3. Uniform Distribution
A uniform distribution, also called a rectangular distribution, is a probability distribution that has a constant probability, such as flipping a coin or rolling dice. This distribution has two types. The most common type in elementary statistics is the continuous uniform distribution (which forms the shape of a rectangle). The second type is the discrete uniform distribution. Here’s how to generate a uniform distribution in Python.
#Import Essential Libraries
import numpy as np
import matplotlib.pyplot as plt
#Generating Uniform Distribution for a Dice Roll
probs = np.full(6, 1/6)
faces = [1,2,3,4,5,6]
plt.bar(faces, probs, color="#8d0801")
plt.ylabel('Probability', fontsize=15 ,color="#001427")
plt.xlabel('Possible Outcomes', fontsize=15 ,color="#001427")
axes = plt.gca()
axes.set_ylim([0,1])
4. Poisson Distribution
The Poisson random variable satisfies the following conditions:

The number of successes in two disjointed time intervals is independent, and the average of successes is μ.

The probability of success during a small time interval is proportional to the entire length of the time interval.
Poisson distribution can be found in many phenomena, such as congenital disabilities and genetic mutations, car accidents, meteor showers, traffic flow and the number of typing errors on a page.

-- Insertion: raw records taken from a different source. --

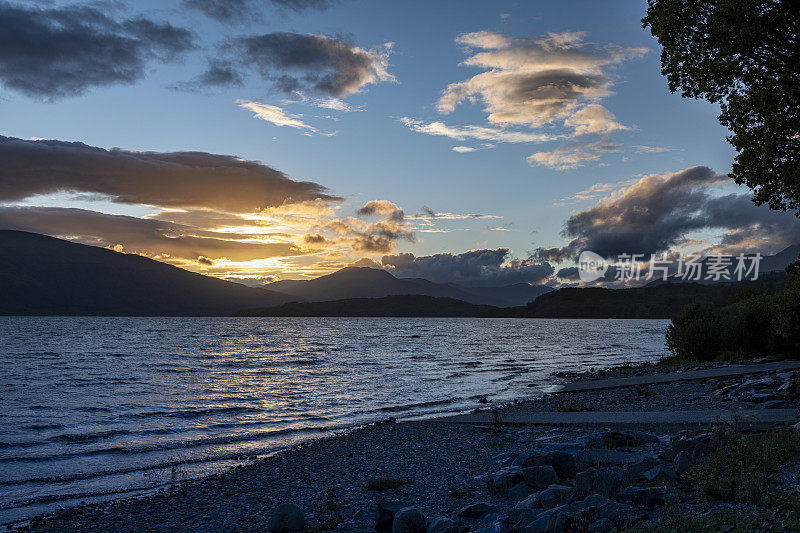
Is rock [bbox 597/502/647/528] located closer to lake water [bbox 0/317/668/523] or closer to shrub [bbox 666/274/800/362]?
lake water [bbox 0/317/668/523]

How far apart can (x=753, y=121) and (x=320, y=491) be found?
1733 cm

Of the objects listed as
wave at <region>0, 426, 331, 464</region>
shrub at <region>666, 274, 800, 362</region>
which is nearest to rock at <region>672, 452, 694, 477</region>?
wave at <region>0, 426, 331, 464</region>

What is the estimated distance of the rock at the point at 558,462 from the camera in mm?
10773

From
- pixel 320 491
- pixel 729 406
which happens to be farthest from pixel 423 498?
pixel 729 406

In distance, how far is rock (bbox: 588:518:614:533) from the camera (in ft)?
23.4

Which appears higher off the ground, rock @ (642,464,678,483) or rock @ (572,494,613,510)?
rock @ (642,464,678,483)

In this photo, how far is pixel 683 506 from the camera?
7746mm

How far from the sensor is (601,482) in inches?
352

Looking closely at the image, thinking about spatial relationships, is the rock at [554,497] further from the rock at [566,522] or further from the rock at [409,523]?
the rock at [409,523]

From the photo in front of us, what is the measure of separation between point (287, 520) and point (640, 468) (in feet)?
22.0

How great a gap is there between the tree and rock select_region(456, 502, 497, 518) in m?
13.9

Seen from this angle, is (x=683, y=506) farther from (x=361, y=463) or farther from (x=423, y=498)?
(x=361, y=463)

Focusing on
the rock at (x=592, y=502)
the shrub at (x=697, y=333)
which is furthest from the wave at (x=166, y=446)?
the shrub at (x=697, y=333)

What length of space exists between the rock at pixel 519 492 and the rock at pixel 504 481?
0.13 metres
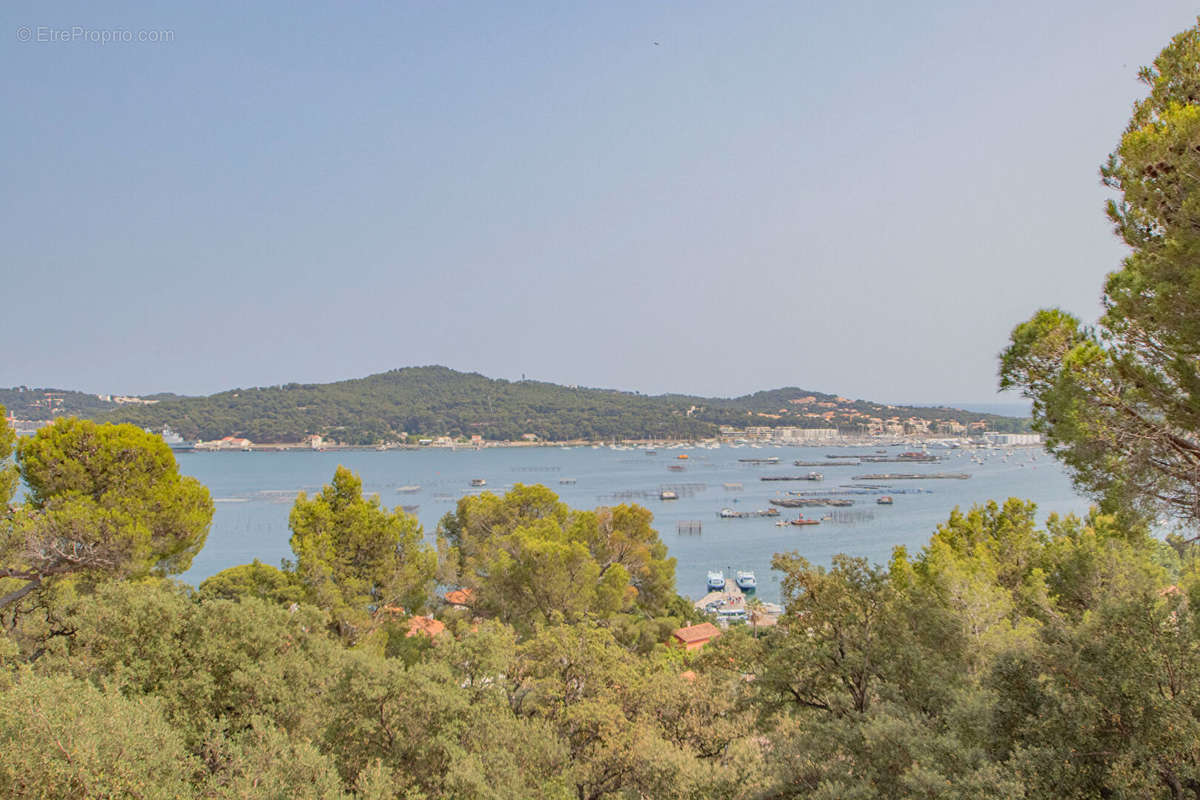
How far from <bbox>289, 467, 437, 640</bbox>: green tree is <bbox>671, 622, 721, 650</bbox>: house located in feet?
25.6

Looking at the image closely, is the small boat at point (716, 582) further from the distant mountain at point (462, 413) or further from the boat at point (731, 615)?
the distant mountain at point (462, 413)

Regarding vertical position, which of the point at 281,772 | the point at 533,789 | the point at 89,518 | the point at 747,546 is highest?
the point at 89,518

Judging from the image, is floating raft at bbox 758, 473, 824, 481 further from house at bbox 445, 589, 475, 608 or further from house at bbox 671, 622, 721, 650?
house at bbox 445, 589, 475, 608

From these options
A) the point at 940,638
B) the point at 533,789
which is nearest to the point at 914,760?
the point at 940,638

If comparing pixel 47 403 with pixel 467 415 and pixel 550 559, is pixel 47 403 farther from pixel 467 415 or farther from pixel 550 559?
pixel 550 559

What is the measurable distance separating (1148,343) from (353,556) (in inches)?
437

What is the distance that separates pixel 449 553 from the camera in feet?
53.6

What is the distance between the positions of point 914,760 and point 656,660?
4694mm

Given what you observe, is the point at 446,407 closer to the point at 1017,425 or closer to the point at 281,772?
the point at 1017,425

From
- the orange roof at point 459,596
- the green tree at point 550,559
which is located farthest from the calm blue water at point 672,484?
the orange roof at point 459,596

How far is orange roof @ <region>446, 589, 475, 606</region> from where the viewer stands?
632 inches

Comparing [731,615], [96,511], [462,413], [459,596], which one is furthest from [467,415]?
[96,511]

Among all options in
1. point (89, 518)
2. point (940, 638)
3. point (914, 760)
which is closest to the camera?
point (914, 760)

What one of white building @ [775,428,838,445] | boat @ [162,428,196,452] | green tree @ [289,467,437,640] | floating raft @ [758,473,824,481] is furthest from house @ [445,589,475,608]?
white building @ [775,428,838,445]
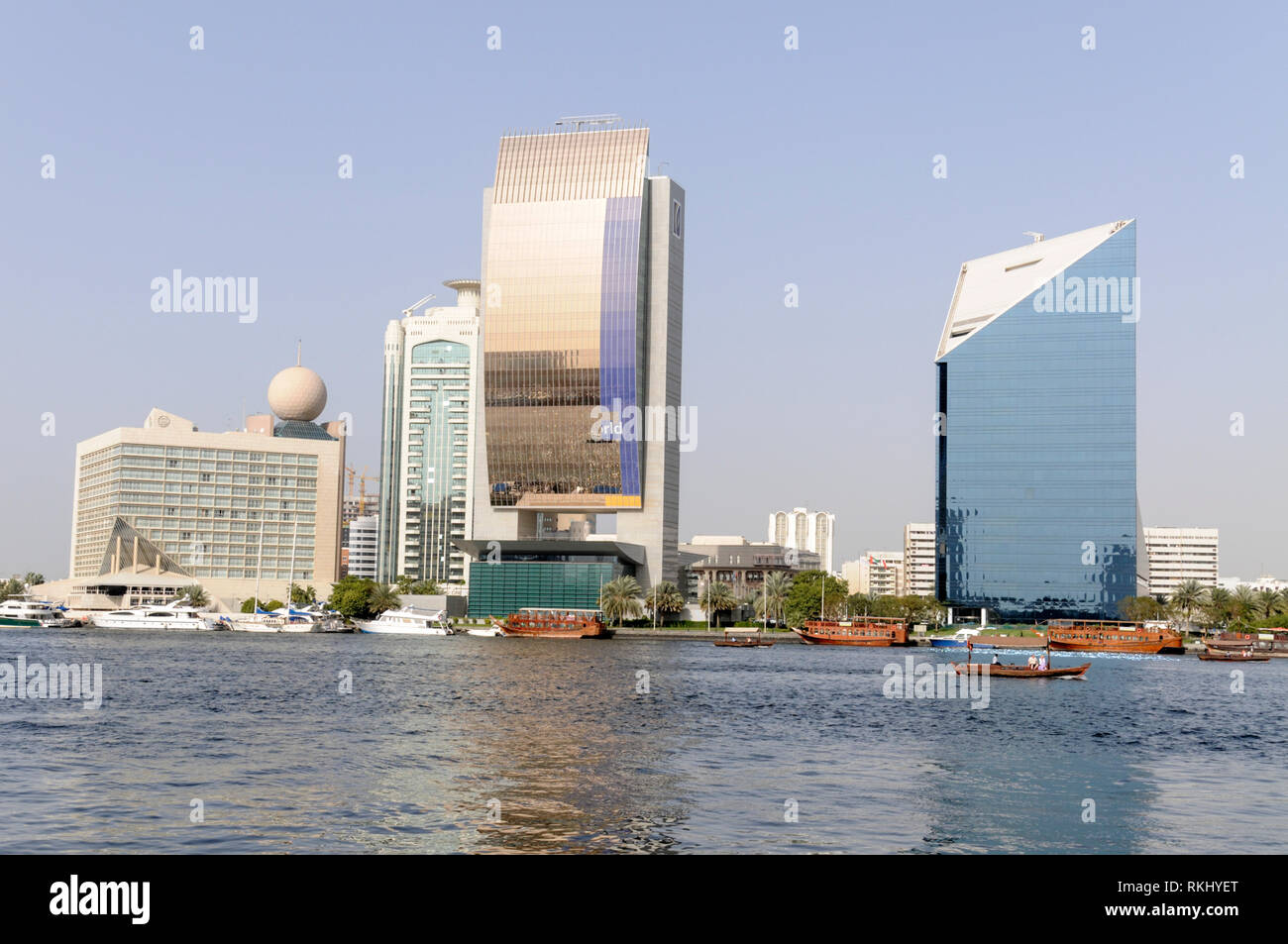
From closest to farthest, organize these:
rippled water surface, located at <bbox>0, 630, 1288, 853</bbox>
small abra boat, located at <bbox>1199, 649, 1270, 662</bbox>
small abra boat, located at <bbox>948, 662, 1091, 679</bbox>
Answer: rippled water surface, located at <bbox>0, 630, 1288, 853</bbox>
small abra boat, located at <bbox>948, 662, 1091, 679</bbox>
small abra boat, located at <bbox>1199, 649, 1270, 662</bbox>

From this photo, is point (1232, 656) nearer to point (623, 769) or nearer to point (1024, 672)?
point (1024, 672)

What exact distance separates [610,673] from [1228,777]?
7019 cm

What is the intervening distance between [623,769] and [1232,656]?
157 meters

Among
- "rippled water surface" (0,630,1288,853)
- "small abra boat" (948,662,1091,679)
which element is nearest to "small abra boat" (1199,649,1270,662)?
"small abra boat" (948,662,1091,679)

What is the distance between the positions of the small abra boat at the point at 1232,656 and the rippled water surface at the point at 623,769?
3422 inches

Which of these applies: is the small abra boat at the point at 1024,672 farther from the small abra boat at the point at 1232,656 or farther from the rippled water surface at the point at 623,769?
the small abra boat at the point at 1232,656

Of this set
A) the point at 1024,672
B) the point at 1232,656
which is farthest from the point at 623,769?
the point at 1232,656

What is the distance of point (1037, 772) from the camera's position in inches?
2039

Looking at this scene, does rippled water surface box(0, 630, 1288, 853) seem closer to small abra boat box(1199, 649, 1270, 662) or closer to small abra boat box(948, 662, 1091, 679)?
small abra boat box(948, 662, 1091, 679)

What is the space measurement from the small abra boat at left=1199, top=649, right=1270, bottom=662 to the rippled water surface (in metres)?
86.9

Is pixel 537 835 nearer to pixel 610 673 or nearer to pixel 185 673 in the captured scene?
pixel 185 673

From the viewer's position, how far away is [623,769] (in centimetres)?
4894

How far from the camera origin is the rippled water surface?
3503 centimetres
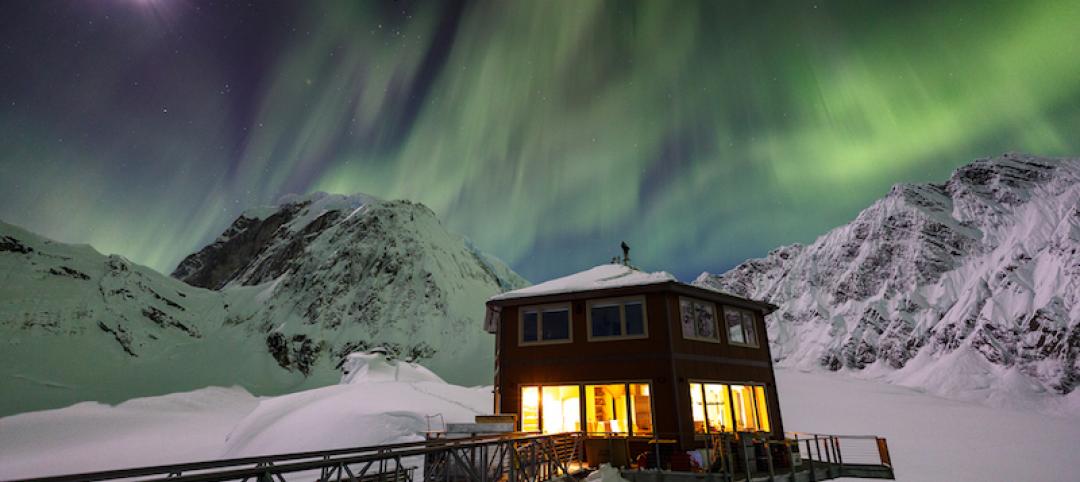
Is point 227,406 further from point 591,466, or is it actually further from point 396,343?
point 591,466

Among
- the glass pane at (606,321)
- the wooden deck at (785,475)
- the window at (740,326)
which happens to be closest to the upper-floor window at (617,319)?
the glass pane at (606,321)

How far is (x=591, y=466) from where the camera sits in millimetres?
17625

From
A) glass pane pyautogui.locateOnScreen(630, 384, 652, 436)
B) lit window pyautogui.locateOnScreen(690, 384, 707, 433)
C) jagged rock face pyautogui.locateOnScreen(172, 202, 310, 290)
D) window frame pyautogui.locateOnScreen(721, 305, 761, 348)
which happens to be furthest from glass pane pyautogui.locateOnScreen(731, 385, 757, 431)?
jagged rock face pyautogui.locateOnScreen(172, 202, 310, 290)

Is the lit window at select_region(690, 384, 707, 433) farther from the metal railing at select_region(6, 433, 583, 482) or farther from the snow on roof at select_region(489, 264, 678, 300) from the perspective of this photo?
the metal railing at select_region(6, 433, 583, 482)

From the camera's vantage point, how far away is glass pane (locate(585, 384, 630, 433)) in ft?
66.1

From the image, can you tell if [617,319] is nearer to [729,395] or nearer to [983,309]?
[729,395]

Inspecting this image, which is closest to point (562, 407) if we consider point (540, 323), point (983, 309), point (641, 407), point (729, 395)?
point (641, 407)

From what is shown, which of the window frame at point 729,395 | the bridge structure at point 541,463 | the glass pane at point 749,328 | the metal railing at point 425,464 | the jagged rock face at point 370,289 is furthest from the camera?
the jagged rock face at point 370,289

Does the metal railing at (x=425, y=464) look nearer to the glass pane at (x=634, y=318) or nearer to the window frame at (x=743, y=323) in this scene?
the glass pane at (x=634, y=318)

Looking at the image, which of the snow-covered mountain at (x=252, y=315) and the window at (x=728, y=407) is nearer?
the window at (x=728, y=407)

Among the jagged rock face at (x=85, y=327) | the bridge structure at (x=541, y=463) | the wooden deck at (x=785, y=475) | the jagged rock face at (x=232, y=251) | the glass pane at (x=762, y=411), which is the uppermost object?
the jagged rock face at (x=232, y=251)

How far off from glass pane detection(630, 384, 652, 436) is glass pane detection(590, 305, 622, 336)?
2.30 meters

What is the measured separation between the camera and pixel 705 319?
69.1 ft

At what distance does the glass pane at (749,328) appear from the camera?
73.5 ft
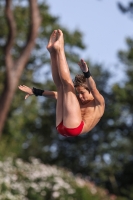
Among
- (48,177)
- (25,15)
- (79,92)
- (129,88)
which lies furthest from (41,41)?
(79,92)

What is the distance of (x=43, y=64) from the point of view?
3091 cm

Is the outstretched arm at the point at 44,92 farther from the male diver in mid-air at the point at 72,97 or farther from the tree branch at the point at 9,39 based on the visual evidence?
the tree branch at the point at 9,39

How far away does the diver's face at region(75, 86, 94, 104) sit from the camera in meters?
6.95

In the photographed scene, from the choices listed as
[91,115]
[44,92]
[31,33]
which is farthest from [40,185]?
[91,115]

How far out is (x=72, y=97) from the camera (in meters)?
6.74

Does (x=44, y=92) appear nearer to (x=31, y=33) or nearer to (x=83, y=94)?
(x=83, y=94)

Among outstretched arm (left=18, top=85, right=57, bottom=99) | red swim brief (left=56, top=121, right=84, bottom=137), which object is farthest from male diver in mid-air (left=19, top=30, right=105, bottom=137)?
outstretched arm (left=18, top=85, right=57, bottom=99)

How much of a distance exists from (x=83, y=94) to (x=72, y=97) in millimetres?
238

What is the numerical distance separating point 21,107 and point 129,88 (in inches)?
214

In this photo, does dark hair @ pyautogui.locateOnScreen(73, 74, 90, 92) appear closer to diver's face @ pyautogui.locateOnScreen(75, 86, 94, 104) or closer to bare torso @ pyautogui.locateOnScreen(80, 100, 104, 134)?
diver's face @ pyautogui.locateOnScreen(75, 86, 94, 104)

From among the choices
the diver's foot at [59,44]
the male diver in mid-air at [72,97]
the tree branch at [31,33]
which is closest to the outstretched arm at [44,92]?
the male diver in mid-air at [72,97]

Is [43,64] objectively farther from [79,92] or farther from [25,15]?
[79,92]

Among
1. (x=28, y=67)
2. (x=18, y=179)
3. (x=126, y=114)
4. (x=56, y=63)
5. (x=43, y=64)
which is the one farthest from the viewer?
(x=126, y=114)

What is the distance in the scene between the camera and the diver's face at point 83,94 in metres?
6.95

Also, business professionals employ Poisson distributions to create forecasts about the number of shoppers or sales on certain days or seasons of the year. In business, overstocking will sometimes mean losses if the products aren’t sold. Similarly, understocking causes the loss of business opportunities because you are not able to maximize your sales. By using this distribution, business owners can predict when the demand is high so they can buy more stock. Here’s the code to generate a poisson distribution in Python.
#Importing Essential Libraries
import numpy as np
import matplotlib.pyplot as plt
import scipy.stats as stat
#Genrating the Poisson Distribution
n = np.arange(0, 10)
mu = 2 #average number of events
poisson = stat.poisson.pmf(n, lamda)
plt.plot(n, poisson, 's', label="Mu = {:f}".format(mu), color="#8d0801")
plt.xlabel('# of Events', fontsize=15)
plt.ylabel('Probability', fontsize=15)
There are many more distributions out there to learn. However, knowing these four will get you started as you launch your data science career.